**Problem description**
Set down, word for word, the lines below, from the line containing "What is the distance from" through the line containing "7.40 meters", including both.

Excerpts of spatial question data
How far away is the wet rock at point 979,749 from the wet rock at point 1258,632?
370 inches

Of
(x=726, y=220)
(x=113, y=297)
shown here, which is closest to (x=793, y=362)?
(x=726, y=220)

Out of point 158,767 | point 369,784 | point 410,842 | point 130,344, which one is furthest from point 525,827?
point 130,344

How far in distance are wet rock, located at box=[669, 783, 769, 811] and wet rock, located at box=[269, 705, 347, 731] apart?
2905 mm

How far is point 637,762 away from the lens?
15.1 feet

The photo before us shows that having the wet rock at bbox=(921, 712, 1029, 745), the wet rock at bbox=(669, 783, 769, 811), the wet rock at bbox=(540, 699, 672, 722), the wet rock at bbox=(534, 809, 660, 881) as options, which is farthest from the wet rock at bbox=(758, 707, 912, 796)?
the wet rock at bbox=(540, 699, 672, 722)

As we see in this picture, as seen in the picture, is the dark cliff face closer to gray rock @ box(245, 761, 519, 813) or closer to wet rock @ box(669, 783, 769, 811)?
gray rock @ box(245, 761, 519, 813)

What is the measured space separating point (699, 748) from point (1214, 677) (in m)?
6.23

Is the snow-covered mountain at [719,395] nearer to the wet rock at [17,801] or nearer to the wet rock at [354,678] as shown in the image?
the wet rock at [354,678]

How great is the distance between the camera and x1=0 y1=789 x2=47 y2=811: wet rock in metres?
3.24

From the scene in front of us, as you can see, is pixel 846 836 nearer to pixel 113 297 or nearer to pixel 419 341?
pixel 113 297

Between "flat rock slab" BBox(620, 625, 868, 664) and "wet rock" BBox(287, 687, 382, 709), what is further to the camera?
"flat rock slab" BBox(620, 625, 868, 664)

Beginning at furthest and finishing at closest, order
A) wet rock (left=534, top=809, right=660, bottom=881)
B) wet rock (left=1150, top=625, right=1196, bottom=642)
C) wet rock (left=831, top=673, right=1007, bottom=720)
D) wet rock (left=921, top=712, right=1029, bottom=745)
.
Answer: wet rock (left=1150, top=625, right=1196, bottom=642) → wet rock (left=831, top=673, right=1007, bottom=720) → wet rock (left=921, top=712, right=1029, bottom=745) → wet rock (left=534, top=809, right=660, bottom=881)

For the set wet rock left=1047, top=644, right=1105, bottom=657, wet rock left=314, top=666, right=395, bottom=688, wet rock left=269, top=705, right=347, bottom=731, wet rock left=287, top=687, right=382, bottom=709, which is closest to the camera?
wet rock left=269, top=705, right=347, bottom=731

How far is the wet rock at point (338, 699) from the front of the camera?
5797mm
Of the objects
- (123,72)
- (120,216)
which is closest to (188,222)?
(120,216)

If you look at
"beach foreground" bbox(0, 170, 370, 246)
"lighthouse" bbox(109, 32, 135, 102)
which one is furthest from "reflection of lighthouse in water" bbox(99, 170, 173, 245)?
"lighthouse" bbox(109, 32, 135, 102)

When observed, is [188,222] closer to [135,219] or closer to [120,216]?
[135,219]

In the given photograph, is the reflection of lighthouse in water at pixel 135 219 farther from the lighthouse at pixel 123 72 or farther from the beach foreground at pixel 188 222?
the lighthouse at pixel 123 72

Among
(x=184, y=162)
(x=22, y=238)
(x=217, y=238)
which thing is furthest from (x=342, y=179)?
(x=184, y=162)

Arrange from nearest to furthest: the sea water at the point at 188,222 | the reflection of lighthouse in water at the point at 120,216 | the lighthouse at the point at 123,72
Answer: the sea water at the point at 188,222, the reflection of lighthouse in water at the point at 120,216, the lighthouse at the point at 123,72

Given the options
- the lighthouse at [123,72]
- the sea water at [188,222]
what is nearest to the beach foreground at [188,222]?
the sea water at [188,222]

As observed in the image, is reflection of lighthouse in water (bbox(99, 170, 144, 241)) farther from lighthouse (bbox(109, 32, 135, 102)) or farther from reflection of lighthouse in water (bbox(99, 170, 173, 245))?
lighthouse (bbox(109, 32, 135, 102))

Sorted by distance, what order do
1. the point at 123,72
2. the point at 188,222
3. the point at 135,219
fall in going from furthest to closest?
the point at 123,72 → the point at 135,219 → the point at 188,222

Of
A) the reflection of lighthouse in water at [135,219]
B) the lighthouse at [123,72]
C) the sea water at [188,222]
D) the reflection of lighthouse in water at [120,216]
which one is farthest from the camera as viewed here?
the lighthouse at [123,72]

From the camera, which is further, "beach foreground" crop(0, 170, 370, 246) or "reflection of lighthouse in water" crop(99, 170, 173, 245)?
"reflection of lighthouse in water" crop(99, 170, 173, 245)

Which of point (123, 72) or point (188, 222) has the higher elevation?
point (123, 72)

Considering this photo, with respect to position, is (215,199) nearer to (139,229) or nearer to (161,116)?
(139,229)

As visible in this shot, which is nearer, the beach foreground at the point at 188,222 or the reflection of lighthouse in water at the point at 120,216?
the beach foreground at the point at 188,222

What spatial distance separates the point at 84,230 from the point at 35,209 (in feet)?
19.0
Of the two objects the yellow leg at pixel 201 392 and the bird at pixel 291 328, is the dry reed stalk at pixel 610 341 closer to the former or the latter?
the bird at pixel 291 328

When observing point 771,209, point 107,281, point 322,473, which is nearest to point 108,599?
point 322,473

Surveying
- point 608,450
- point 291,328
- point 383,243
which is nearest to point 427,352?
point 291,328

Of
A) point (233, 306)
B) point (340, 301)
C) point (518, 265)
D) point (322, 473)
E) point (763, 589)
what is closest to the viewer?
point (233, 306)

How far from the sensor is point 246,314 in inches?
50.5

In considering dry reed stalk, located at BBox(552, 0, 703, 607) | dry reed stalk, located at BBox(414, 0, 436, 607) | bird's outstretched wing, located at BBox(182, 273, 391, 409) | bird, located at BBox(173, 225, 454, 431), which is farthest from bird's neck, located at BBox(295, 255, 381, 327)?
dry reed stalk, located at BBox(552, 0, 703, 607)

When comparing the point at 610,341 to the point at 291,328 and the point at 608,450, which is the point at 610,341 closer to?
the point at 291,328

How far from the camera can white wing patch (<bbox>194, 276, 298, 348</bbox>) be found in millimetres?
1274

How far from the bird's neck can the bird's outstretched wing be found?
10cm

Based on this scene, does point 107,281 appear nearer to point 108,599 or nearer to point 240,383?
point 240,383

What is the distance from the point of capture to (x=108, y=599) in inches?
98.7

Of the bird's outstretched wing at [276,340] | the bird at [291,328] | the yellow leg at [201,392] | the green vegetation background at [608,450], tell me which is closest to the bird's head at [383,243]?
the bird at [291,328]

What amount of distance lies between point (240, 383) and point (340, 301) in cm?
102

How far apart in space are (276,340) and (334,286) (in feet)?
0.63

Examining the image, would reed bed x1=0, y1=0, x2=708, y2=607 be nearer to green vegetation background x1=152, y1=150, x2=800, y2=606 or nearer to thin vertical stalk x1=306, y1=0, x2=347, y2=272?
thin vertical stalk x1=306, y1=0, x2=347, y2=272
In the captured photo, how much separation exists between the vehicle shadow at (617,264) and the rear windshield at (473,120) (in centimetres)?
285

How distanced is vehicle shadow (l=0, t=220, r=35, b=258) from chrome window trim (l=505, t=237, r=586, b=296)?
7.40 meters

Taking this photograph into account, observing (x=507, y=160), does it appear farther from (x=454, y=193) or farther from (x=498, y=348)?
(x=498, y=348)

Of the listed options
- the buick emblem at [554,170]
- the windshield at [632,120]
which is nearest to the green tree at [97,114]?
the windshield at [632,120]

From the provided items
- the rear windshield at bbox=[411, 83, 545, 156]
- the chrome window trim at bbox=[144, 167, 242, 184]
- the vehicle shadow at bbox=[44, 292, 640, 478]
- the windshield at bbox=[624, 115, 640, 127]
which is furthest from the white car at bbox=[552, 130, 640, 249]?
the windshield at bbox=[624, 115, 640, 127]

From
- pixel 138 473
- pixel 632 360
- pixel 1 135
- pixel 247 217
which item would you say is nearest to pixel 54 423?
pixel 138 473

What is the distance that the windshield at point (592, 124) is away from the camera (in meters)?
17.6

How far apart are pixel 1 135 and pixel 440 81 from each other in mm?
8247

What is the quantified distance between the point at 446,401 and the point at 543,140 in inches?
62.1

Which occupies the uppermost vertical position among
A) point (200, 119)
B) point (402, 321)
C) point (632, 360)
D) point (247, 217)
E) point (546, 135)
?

**Result of this exercise**
What is the distance from the point of capture to (x=108, y=599) in inches?
98.7

Of the bird's outstretched wing at [276,340] | the bird at [291,328] | the yellow leg at [201,392] | the green vegetation background at [608,450], tell me which is closest to the bird's head at [383,243]?
the bird at [291,328]

What amount of distance lies between point (240, 383) and point (340, 301) in cm?
102

How far apart in space are (276,340) and (334,286) (in feet)?
0.63

Examining the image, would reed bed x1=0, y1=0, x2=708, y2=607 be nearer to green vegetation background x1=152, y1=150, x2=800, y2=606 or nearer to thin vertical stalk x1=306, y1=0, x2=347, y2=272?
thin vertical stalk x1=306, y1=0, x2=347, y2=272
In the captured photo, how much separation exists between the vehicle shadow at (617,264) and the rear windshield at (473,120) (in centimetres)?
285

How distanced is vehicle shadow (l=0, t=220, r=35, b=258) from chrome window trim (l=505, t=237, r=586, b=296)?
7.40 meters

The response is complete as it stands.